--- Supplied material Enclosed Below ---
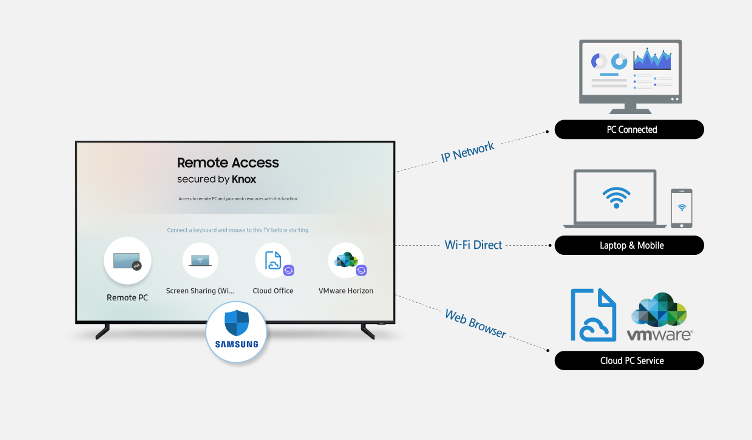 Remote Access Samsung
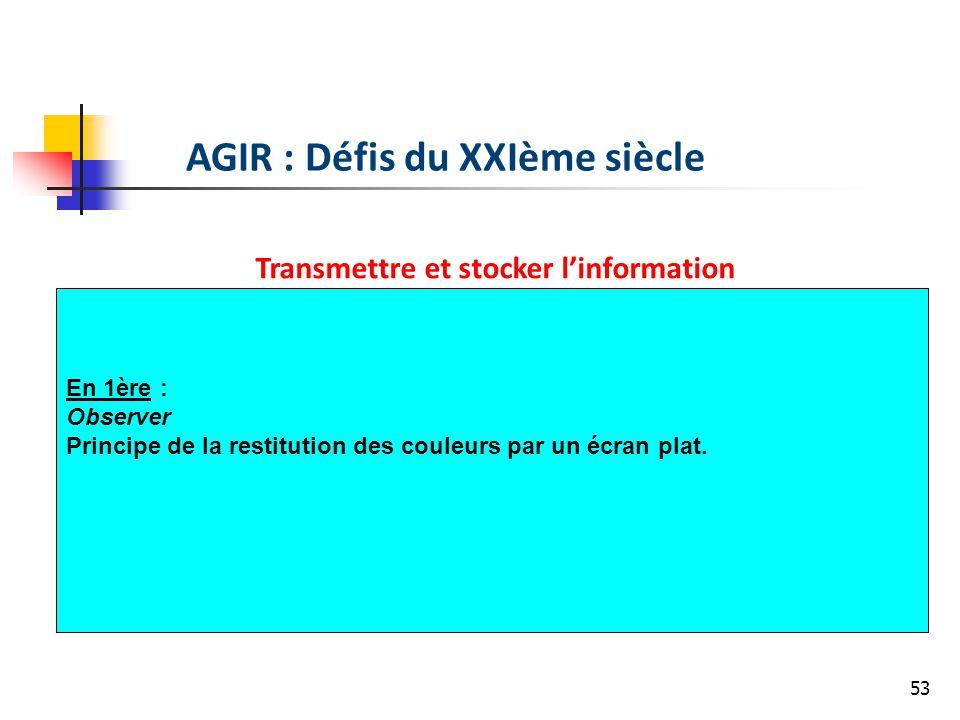 53 AGIR : Défis du XXIème siècle Transmettre et stocker linformation En 1ère : Observer Principe de la restitution des couleurs par un écran plat.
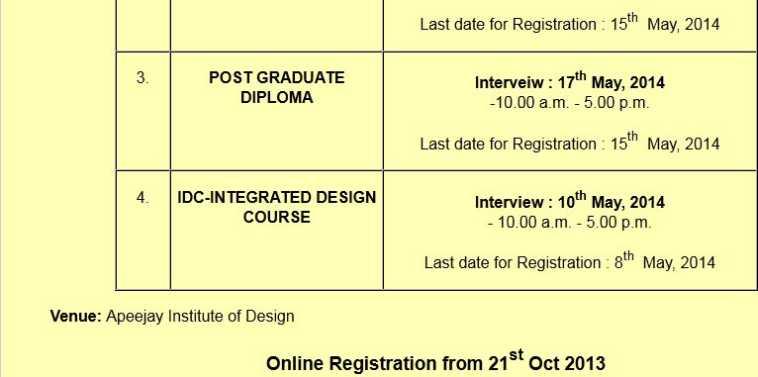 Bachelor Applied Arts Interior Design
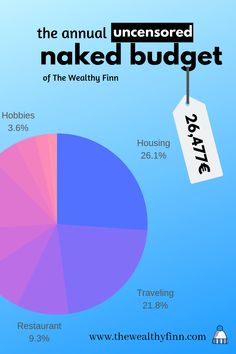 a yearly categorized budget, how much does everything cost in Finland
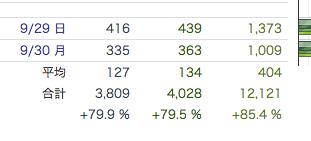 趣味ブログのアクセスが2ヶ月目で4000、12000PV達成した理由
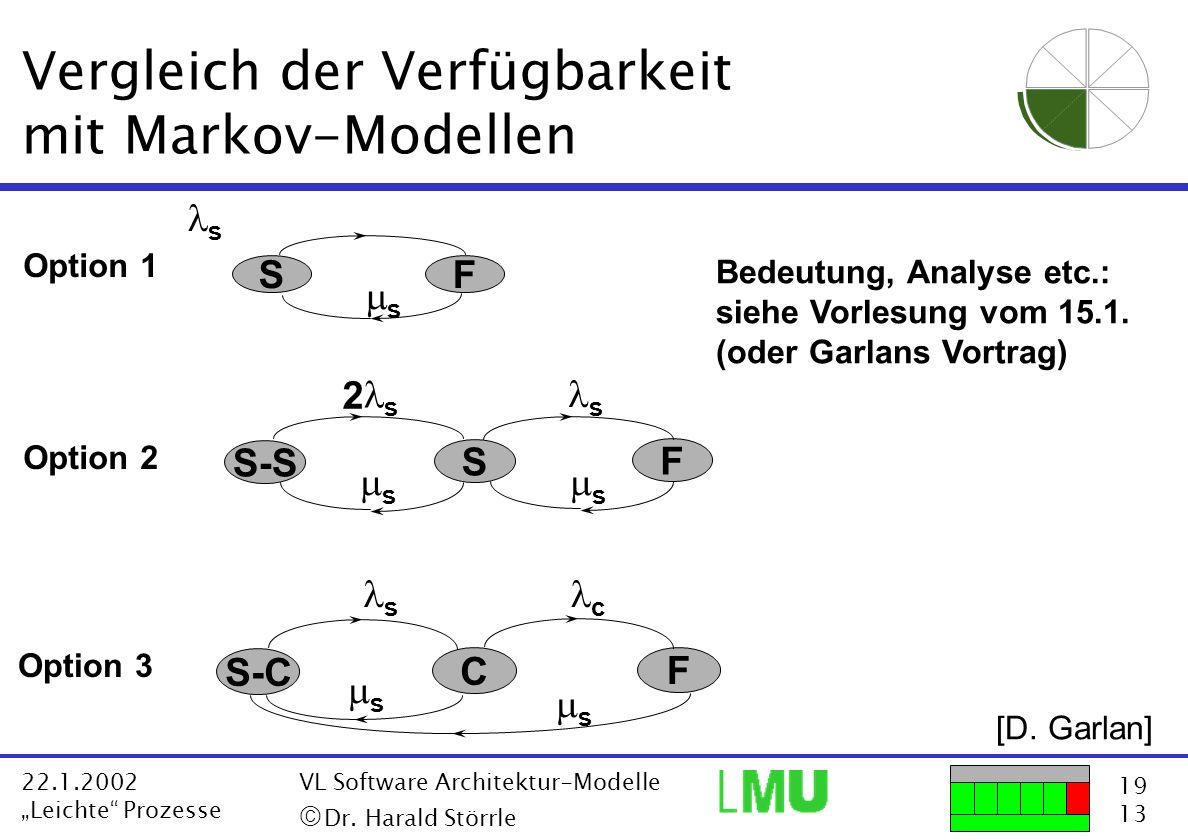 19 13 22.1.2002 Leichte Prozesse VL Software Architektur-Modelle Dr. Harald Störrle s SF s F S s s S-S s s 2 F C c s S-C s s Option 1 Option 2 Option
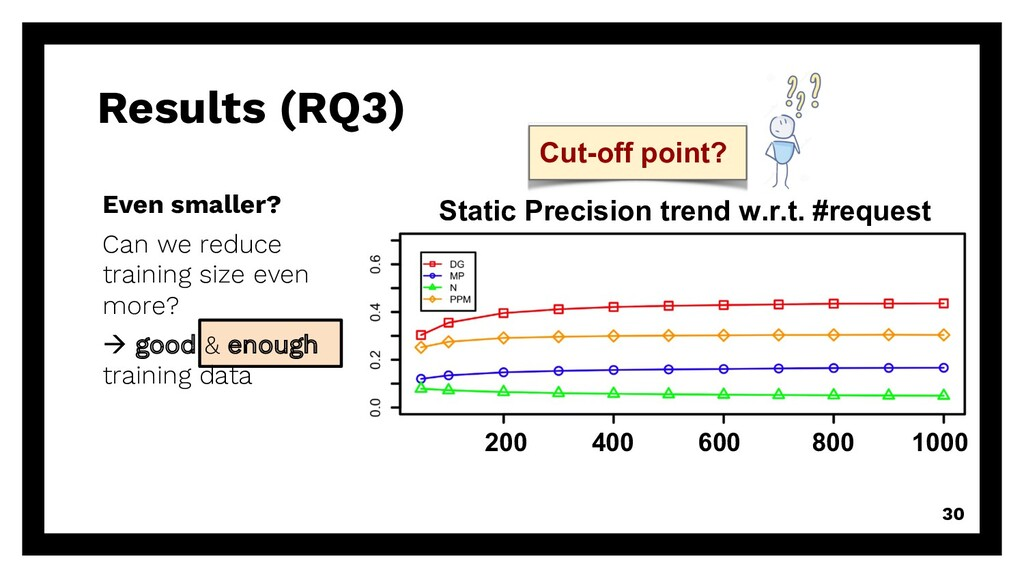 Results (RQ3) 30 Even smaller? Can we reduce tr...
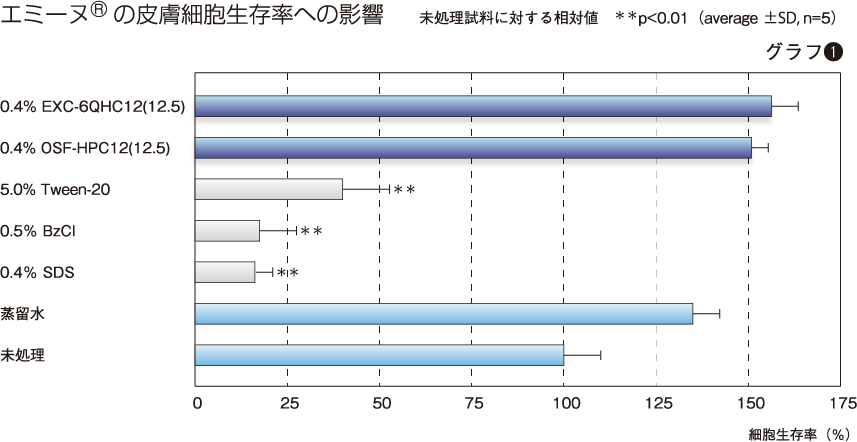 エミーヌ®の皮膚細胞生存率への影響(グラフ 1)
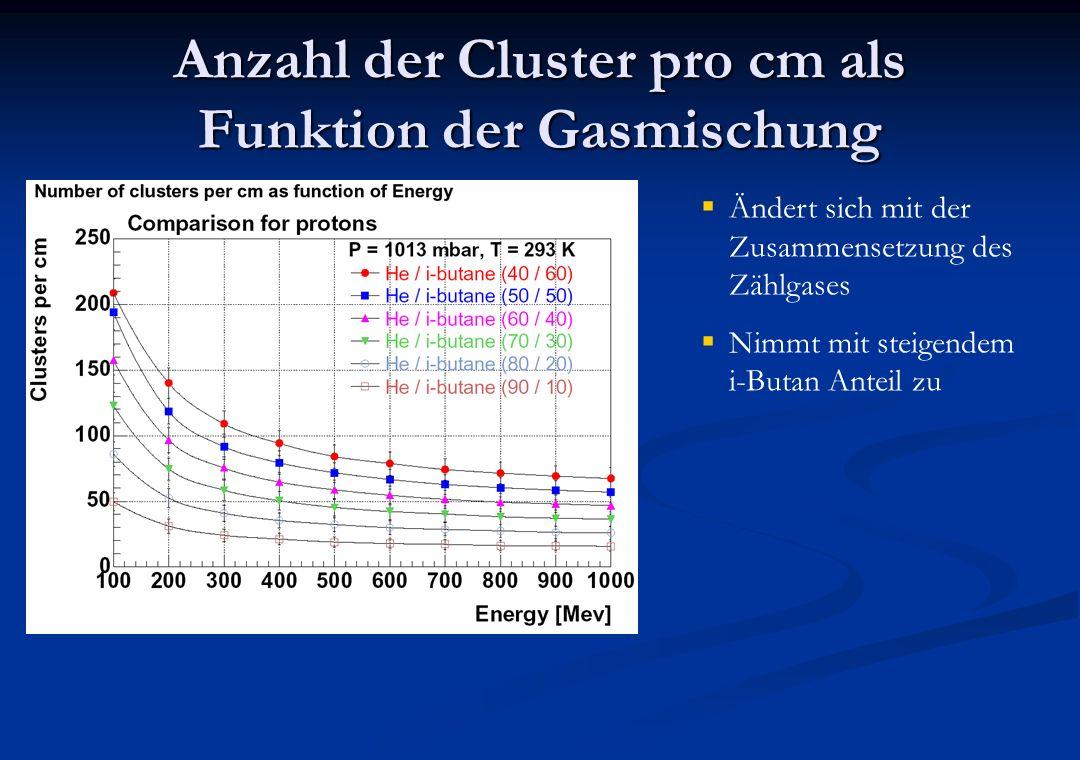 Anzahl der Cluster pro cm als Funktion der Gasmischung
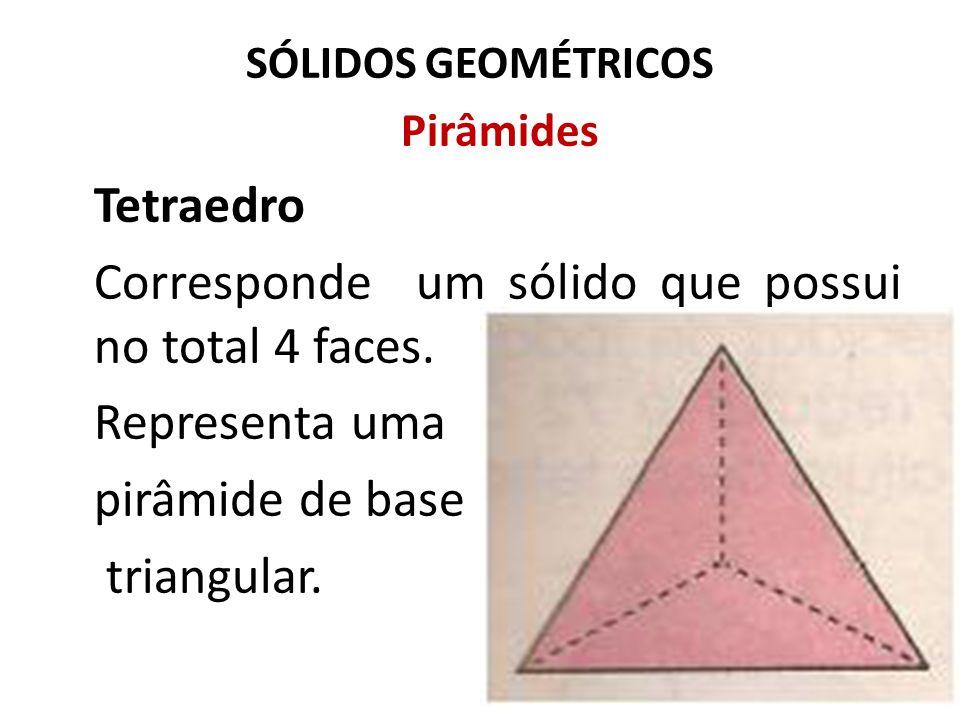 Corresponde um sólido que possui no total 4 faces. Representa uma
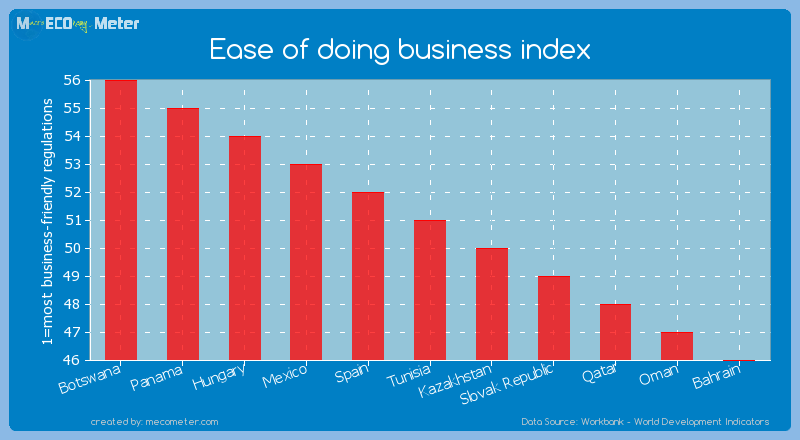 Ease of doing business index of Tunisia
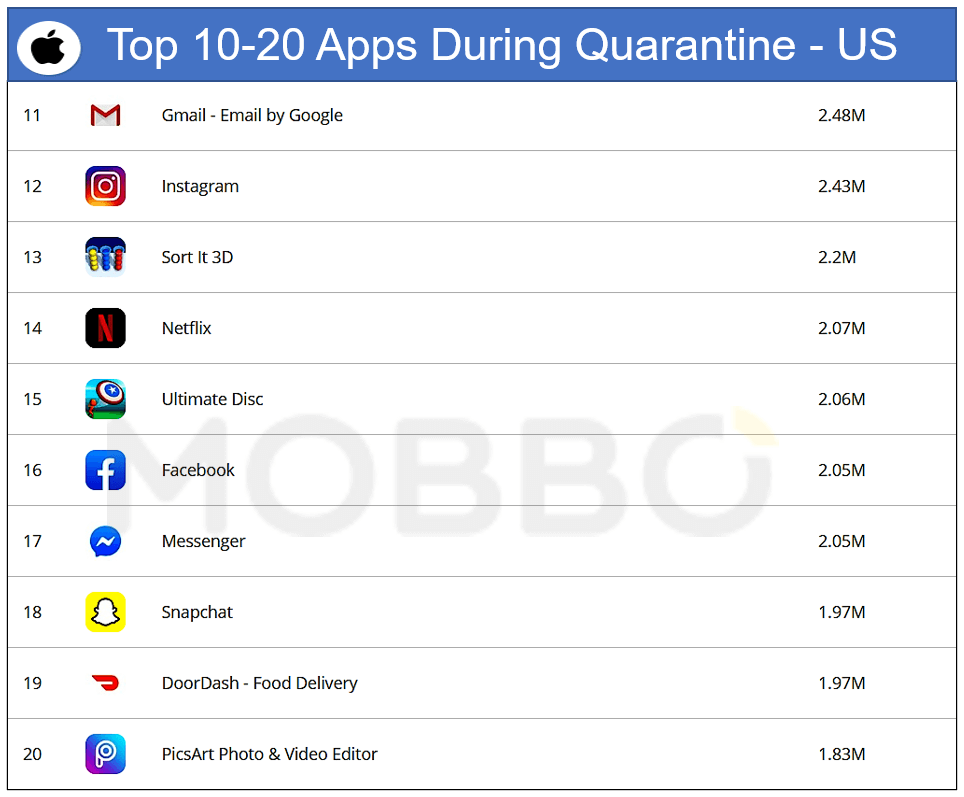 IOS top 10 -20 apps during quarantine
--- End of Enclosed Supplied material ---
Transcribe each record exactly as it appears, but omit every picture.

 Remote Access Samsung
 53 AGIR : Défis du XXIème siècle Transmettre et stocker linformation En 1ère : Observer Principe de la restitution des couleurs par un écran plat.
 Bachelor Applied Arts Interior Design
 a yearly categorized budget, how much does everything cost in Finland
 趣味ブログのアクセスが2ヶ月目で4000、12000PV達成した理由
 19 13 22.1.2002 Leichte Prozesse VL Software Architektur-Modelle Dr. Harald Störrle s SF s F S s s S-S s s 2 F C c s S-C s s Option 1 Option 2 Option
 Results (RQ3) 30 Even smaller? Can we reduce tr...
 エミーヌ®の皮膚細胞生存率への影響(グラフ 1)
 Anzahl der Cluster pro cm als Funktion der Gasmischung
 Corresponde um sólido que possui no total 4 faces. Representa uma
 Ease of doing business index of Tunisia
 IOS top 10 -20 apps during quarantine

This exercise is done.